■ PROBLEM REQUIREMENTS: Make an exact copy of all the data.

· · · · ·

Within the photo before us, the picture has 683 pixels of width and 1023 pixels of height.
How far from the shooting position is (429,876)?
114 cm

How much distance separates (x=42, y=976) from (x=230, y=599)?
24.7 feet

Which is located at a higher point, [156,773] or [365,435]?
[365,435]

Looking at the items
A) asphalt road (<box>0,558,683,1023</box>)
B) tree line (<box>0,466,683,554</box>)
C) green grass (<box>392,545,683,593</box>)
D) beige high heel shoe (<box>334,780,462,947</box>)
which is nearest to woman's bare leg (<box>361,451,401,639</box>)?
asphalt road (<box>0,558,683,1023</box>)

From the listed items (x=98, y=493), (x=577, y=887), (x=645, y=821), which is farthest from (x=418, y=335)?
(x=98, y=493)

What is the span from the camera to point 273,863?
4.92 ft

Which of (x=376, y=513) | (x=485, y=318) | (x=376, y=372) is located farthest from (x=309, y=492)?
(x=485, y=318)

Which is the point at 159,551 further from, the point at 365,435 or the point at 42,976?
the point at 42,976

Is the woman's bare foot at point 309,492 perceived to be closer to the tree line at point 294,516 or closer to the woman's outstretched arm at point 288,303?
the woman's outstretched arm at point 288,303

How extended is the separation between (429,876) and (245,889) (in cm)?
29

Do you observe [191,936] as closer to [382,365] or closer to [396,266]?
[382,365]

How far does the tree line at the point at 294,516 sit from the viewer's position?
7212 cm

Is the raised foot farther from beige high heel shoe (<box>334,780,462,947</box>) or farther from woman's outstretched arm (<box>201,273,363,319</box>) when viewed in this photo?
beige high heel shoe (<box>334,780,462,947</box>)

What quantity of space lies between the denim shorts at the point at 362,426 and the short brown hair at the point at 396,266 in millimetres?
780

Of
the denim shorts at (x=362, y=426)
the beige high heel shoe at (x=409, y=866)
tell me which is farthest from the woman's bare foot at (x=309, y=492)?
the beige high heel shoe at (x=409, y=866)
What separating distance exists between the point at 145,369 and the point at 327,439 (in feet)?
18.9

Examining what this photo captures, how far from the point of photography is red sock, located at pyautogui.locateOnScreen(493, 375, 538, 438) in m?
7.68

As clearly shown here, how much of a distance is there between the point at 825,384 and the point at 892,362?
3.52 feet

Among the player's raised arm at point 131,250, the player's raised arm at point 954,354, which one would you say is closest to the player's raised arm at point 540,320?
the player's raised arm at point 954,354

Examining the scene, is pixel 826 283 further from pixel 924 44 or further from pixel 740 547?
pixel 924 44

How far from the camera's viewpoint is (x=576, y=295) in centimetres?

· · · · ·

■ OUTPUT BELOW:
Within the photo before us, the picture has 683 pixels of width and 1023 pixels of height.
How far from the shooting position is (429,876)?
114 cm

How much distance separates (x=42, y=976) from (x=230, y=599)?
24.7 feet

Which is located at a higher point, [156,773] or [365,435]?
[365,435]

Looking at the items
A) asphalt road (<box>0,558,683,1023</box>)
B) tree line (<box>0,466,683,554</box>)
C) green grass (<box>392,545,683,593</box>)
D) beige high heel shoe (<box>334,780,462,947</box>)
which is nearest to woman's bare leg (<box>361,451,401,639</box>)?
asphalt road (<box>0,558,683,1023</box>)

From the listed items (x=98, y=493), (x=577, y=887), (x=645, y=821), which is farthest from (x=418, y=335)?
(x=98, y=493)

What is the span from the camera to point 273,863?
4.92 ft

Which of (x=376, y=513) | (x=485, y=318) | (x=376, y=372) is located farthest from (x=309, y=492)?
(x=485, y=318)

Which is the point at 159,551 further from, the point at 365,435 or the point at 42,976?
the point at 42,976

Is the woman's bare foot at point 309,492 perceived to be closer to the tree line at point 294,516 or closer to the woman's outstretched arm at point 288,303?
the woman's outstretched arm at point 288,303

How extended is the separation between (429,876) and (245,889) (in cm)?
29

Do you observe [191,936] as closer to [382,365] or closer to [396,266]?
[382,365]

How far does the tree line at the point at 294,516 sit from the viewer's position?
7212 cm

Is the raised foot farther from beige high heel shoe (<box>334,780,462,947</box>) or farther from woman's outstretched arm (<box>201,273,363,319</box>) when viewed in this photo?
beige high heel shoe (<box>334,780,462,947</box>)

What quantity of space lies between the denim shorts at the point at 362,426 and the short brown hair at the point at 396,266 in millimetres?
780

Of
the denim shorts at (x=362, y=426)
the beige high heel shoe at (x=409, y=866)
tell me which is farthest from the woman's bare foot at (x=309, y=492)?
the beige high heel shoe at (x=409, y=866)
What separating distance exists between the point at 145,369 and the point at 327,439 (in feet)?
18.9

Examining what this photo captures, how far from the point of photography is red sock, located at pyautogui.locateOnScreen(493, 375, 538, 438) in m?
7.68

As clearly shown here, how much of a distance is there between the point at 825,384 and the point at 892,362?
3.52 feet

Among the player's raised arm at point 131,250, the player's raised arm at point 954,354, which one would you say is closest to the player's raised arm at point 540,320?
the player's raised arm at point 954,354

Examining the scene, is pixel 826 283 further from pixel 924 44 or further from pixel 740 547?
pixel 924 44

How far from the camera's viewpoint is (x=576, y=295) in centimetres?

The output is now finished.